Sequence alignments of the nsp3 CoV-Y domains from all nine coronavirus strains show that they share ~ 27–99% pairwise sequence identities (Fig. 3). Among SARS-CoV-2, BatCoV-RaTG13 and Pangolin-CoV, only eight nonsynonymous substitutions, most of which maintain hydrophobicity and polarity of the residue, are found in their respective CoV-Y domains, confirming a close relationship between these three strains (Supplementary Fig. S5). For the human coronavirus strains, the SARS-CoV-2 CoV-Y shares 88% sequence identity with that of SARS-CoV, whereas the other strains including MERS-CoV show a much more distant relationship with identities ranging from 32 to 47% (Fig. 3b). As for the individual subdomains, Y3 is the least conserved domain among human strains with sequence identities ranging from 16 to 79%, whereas Y2 and Y4 share relatively higher conservation (27% to 93%) (Fig. 3b and Supplementary Fig. S5). However, those highly conserved residues are located throughout the entire sequences of the CoV-Y domains (Fig. 3a), and it is not immediately clear whether they play any role in mediating nsp3 function.

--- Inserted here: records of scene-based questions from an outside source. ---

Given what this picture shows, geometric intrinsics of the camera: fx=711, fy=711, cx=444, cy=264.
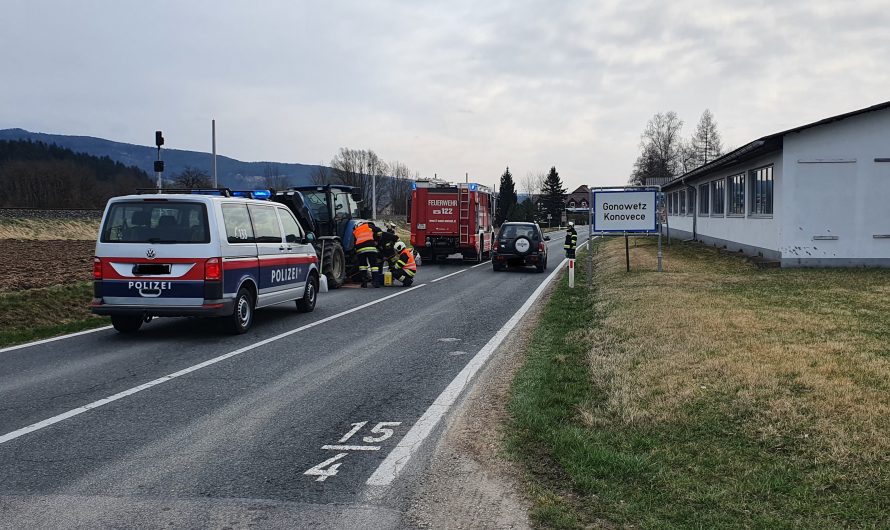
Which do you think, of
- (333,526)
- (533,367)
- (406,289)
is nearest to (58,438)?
(333,526)

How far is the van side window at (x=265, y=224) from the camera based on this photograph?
10.8 metres

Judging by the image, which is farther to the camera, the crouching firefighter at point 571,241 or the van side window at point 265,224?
the crouching firefighter at point 571,241

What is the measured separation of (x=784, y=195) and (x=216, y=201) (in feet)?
51.7

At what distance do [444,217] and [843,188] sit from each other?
1259cm

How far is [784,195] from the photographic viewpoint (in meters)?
19.4

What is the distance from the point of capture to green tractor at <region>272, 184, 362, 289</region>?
55.7 feet

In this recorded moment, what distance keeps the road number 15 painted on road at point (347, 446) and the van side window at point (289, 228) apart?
6739mm

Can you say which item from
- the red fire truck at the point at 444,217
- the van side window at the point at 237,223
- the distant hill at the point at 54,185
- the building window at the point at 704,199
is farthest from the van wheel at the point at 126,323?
the distant hill at the point at 54,185

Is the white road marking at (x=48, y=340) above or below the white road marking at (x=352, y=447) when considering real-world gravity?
above

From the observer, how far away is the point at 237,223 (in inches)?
400

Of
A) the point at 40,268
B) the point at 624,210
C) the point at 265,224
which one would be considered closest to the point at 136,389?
the point at 265,224

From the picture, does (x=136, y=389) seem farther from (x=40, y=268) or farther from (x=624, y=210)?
(x=40, y=268)

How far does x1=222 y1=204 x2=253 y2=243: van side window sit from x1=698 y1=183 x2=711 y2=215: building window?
27.8m

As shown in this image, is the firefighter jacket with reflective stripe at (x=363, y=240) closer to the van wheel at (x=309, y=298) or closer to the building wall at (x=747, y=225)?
the van wheel at (x=309, y=298)
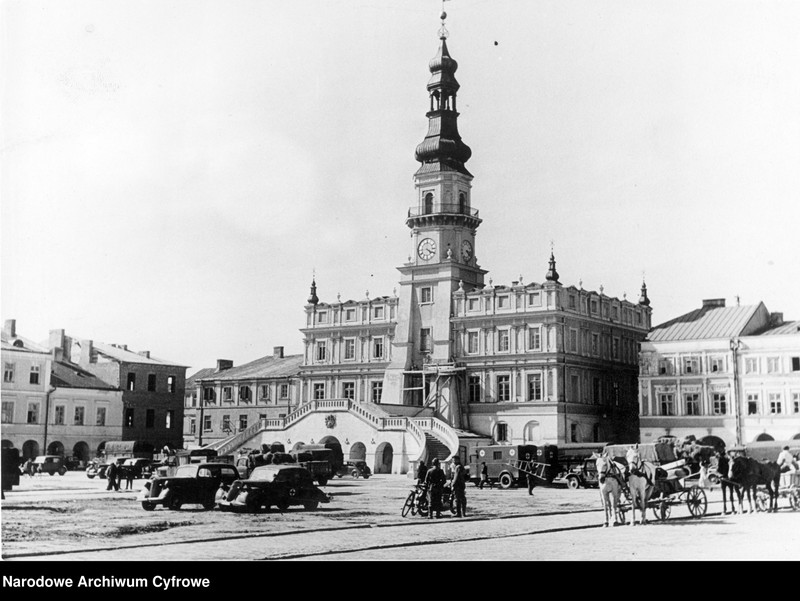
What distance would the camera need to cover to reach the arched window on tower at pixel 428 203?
71.2m

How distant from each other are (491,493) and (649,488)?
641 inches

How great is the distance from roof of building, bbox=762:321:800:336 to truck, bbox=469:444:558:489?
16.6 m

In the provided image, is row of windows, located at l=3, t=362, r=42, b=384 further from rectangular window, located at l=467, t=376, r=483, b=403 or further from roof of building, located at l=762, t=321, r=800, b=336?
roof of building, located at l=762, t=321, r=800, b=336

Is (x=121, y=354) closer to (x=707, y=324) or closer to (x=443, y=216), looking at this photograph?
(x=443, y=216)

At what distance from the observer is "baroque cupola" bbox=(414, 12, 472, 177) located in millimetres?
69500

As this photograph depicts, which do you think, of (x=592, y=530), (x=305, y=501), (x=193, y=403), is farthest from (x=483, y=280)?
(x=592, y=530)

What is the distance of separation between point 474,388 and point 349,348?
39.5ft

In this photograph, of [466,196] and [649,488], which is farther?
[466,196]

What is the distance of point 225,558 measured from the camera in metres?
17.8

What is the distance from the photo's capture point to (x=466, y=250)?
7138 cm

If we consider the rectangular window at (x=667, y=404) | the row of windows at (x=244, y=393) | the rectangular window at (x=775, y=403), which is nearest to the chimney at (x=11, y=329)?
the rectangular window at (x=775, y=403)

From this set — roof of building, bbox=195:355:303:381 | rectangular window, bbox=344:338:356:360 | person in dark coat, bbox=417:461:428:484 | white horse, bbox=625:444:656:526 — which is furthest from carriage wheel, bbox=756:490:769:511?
roof of building, bbox=195:355:303:381
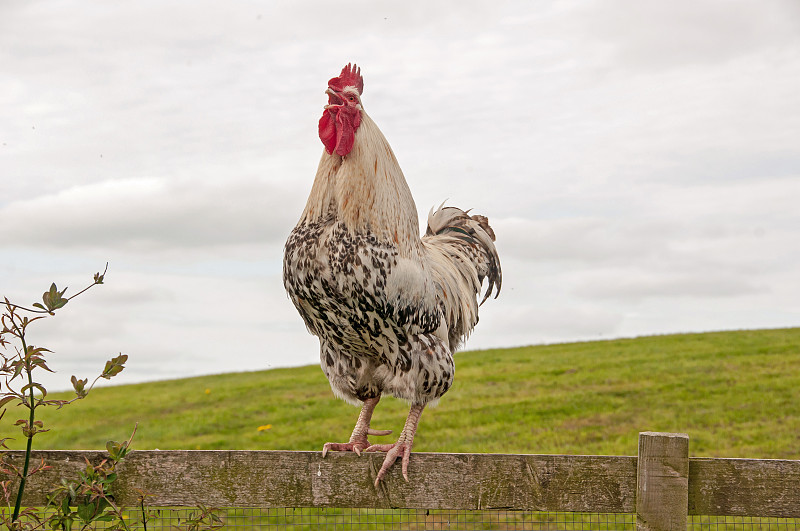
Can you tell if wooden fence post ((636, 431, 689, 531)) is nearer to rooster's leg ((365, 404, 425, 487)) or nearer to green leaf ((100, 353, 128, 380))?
rooster's leg ((365, 404, 425, 487))

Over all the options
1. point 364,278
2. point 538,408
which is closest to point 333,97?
point 364,278

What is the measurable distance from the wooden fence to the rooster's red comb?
2.09 metres

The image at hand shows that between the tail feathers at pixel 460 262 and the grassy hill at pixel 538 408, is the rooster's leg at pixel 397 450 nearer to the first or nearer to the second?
the tail feathers at pixel 460 262

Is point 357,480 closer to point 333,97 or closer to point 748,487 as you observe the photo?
point 748,487

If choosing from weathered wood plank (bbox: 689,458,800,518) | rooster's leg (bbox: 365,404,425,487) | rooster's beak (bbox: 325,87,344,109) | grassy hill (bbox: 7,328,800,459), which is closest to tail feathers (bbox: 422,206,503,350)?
rooster's leg (bbox: 365,404,425,487)

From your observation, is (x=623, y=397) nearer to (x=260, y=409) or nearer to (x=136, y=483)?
(x=260, y=409)

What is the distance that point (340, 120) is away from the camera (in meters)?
4.16

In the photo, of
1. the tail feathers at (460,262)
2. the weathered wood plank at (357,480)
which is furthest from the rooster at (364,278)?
the tail feathers at (460,262)

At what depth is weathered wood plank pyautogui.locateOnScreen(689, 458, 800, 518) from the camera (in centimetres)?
358

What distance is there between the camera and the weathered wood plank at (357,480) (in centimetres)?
364

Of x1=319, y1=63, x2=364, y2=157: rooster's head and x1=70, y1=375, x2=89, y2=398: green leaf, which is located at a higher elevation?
x1=319, y1=63, x2=364, y2=157: rooster's head

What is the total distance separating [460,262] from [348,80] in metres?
1.66

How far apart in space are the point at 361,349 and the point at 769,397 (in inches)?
470

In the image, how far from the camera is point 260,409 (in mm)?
15672
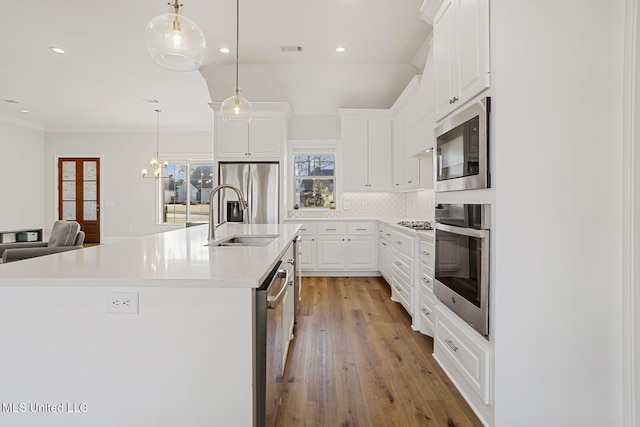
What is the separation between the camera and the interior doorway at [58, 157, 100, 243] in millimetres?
8453

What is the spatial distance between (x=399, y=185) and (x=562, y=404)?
3.50m

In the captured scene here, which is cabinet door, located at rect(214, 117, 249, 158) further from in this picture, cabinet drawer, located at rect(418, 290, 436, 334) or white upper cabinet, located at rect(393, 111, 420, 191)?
cabinet drawer, located at rect(418, 290, 436, 334)

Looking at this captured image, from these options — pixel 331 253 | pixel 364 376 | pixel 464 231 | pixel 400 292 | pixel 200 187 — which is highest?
pixel 200 187

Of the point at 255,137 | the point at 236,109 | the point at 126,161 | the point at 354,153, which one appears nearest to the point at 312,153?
the point at 354,153

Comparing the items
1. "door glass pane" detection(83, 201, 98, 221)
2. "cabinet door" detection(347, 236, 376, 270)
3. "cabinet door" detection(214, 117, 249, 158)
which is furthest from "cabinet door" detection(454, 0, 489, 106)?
"door glass pane" detection(83, 201, 98, 221)

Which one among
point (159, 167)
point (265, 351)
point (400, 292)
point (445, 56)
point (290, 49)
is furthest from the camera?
point (159, 167)

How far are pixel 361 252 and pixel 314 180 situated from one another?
1498 mm

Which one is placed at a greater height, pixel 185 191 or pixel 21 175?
pixel 21 175

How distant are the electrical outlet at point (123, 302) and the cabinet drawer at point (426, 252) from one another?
201 centimetres

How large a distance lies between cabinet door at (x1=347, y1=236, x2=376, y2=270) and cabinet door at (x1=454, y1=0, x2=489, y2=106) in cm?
332

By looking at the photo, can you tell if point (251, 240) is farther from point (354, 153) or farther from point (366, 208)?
point (366, 208)

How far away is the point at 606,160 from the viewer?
5.03 ft

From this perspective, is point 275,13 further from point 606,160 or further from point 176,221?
point 176,221

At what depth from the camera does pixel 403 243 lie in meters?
3.41
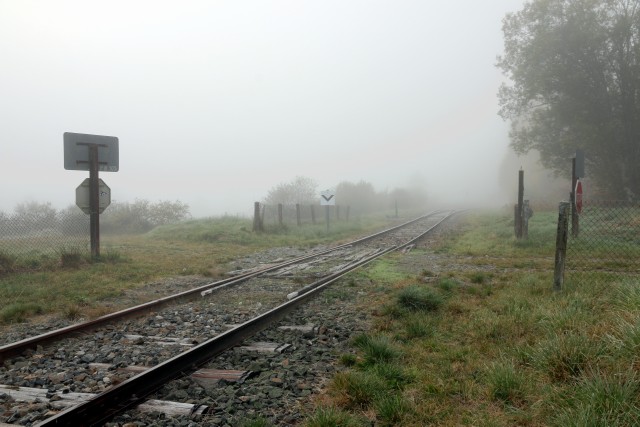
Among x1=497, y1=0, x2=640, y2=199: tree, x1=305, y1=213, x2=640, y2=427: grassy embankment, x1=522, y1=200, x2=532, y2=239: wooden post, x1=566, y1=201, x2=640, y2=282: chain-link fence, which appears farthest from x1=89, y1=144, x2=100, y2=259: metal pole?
x1=497, y1=0, x2=640, y2=199: tree

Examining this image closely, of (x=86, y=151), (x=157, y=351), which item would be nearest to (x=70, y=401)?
(x=157, y=351)

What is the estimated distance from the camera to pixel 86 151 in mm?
11938

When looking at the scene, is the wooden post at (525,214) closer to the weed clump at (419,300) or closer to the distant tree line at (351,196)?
the weed clump at (419,300)

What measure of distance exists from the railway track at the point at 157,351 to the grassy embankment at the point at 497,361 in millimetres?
723

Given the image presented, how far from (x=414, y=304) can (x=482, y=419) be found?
335 cm

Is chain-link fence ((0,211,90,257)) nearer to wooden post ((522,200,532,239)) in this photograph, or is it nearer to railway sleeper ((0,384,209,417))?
railway sleeper ((0,384,209,417))

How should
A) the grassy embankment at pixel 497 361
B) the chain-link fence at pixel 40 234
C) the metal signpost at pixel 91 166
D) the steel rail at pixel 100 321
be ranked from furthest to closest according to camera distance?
the chain-link fence at pixel 40 234, the metal signpost at pixel 91 166, the steel rail at pixel 100 321, the grassy embankment at pixel 497 361

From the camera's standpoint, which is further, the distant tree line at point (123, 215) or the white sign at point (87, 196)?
the distant tree line at point (123, 215)

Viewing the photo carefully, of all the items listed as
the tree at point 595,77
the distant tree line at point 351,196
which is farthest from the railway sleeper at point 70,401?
the distant tree line at point 351,196

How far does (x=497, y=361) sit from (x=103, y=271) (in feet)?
29.5

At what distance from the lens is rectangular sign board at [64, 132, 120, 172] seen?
1159cm

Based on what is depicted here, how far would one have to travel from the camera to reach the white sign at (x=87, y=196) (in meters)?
11.6

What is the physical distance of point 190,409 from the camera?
3527mm

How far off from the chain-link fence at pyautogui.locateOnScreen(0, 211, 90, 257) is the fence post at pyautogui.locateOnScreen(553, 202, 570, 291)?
10.6 metres
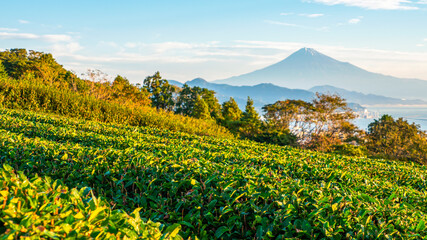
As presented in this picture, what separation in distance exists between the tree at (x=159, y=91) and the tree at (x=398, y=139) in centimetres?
2419

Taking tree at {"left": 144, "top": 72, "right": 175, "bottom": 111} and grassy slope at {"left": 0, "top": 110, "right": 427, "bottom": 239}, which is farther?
tree at {"left": 144, "top": 72, "right": 175, "bottom": 111}

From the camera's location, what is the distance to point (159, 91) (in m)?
35.8

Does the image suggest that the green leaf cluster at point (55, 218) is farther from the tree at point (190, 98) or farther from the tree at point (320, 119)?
the tree at point (190, 98)

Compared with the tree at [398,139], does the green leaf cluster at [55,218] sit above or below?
above

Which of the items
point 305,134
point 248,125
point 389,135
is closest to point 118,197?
point 248,125

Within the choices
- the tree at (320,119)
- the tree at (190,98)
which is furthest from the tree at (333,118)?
the tree at (190,98)

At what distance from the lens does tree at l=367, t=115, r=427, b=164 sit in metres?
16.8

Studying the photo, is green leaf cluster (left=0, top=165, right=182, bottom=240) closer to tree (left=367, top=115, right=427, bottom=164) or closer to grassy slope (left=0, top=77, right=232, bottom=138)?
grassy slope (left=0, top=77, right=232, bottom=138)

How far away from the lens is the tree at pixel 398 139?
16.8 meters

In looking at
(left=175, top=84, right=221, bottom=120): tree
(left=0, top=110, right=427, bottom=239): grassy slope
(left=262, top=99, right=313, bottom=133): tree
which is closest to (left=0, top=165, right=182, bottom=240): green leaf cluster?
(left=0, top=110, right=427, bottom=239): grassy slope

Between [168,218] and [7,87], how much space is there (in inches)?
435

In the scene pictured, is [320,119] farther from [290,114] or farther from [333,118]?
[290,114]

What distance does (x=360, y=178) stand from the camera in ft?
11.4

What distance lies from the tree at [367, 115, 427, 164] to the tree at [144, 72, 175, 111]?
24187 mm
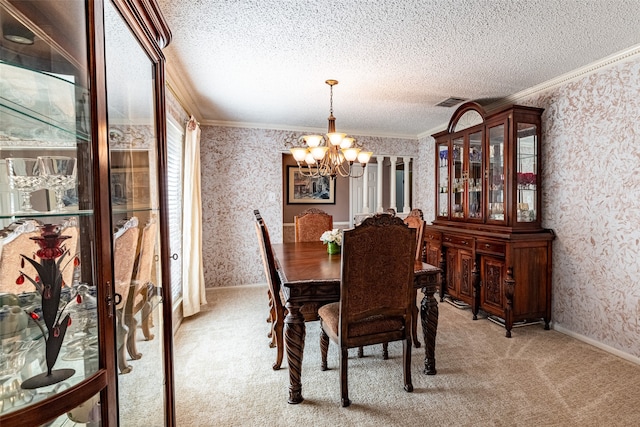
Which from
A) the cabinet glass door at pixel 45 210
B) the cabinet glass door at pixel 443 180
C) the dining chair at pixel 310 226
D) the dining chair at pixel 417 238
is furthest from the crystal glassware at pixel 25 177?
the cabinet glass door at pixel 443 180

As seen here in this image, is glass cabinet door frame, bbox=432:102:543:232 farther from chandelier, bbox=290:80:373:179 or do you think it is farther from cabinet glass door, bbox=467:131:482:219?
chandelier, bbox=290:80:373:179

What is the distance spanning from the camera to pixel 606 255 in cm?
247

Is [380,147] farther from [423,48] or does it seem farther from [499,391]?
[499,391]

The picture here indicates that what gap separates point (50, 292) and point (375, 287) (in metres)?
1.44

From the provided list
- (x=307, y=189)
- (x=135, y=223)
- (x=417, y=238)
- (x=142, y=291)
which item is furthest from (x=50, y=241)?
(x=307, y=189)

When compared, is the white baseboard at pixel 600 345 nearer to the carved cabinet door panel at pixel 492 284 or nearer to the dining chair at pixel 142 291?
the carved cabinet door panel at pixel 492 284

With the CoV-Y structure at hand, we can elaborate on several questions relating to sequence and structure conservation among its homologs. First, computationally-predicted 3D models suggest that the annotated Co-V domains of other human coronaviruses likely have structures similar to that of the SARS-CoV-2 CoV-Y (Fig. 4a). The overall fold of the six human CoV-Y homologs predicted using AlphaFold36 closely resembles the structure observed for the SARS-CoV-2 CoV-Y with a 3.2–3.9 Å rmsd for equivalent Cα positions. We note that AlphaFold is, in this instance, highly accurate in predicting a novel fold because the calculated SARS-CoV-2 CoV-Y structure can be superimposed with the crystal structure with a 2.3 ± 0.8 Å rmsd in Cα positions (Fig. 4b). This finding is significant in light of ongoing debates over the ability of machine learning to innovate beyond the domain of possibilities present in the training data. It is also striking that individual subdomains in the predicted structures share common topologies to those in the crystal structure (Fig. 4c). Major conformational differences lie in three extended loop regions connecting H22 and S25 in Y2, H33 and H34 in Y3, and H41 and H42 in Y4. Notably, the Y3 subdomains of the two Alphacoronavirus strains (HCoV-229E and HCoV-NL63) feature only three helixes and lack the presumed H32 helix found in all Betacoronavirus strains, consistent with the smaller sizes of their CoV-Y domains (Fig. 4a,c and Supplementary Fig. S5). In addition, all five top models calculated for each CoV-Y homolog are generally matched closely to each other, with rmsd ranging from 1.0 to 2.3 Å in Cα positions, suggesting that top-ranked models display good fidelity (Supplementary Table S2). These analyses suggest that the core fold of the SARS-CoV-2 nsp3 CoV-Y domain likely represents a common fold for all CoV-Y domains in known human coronaviruses.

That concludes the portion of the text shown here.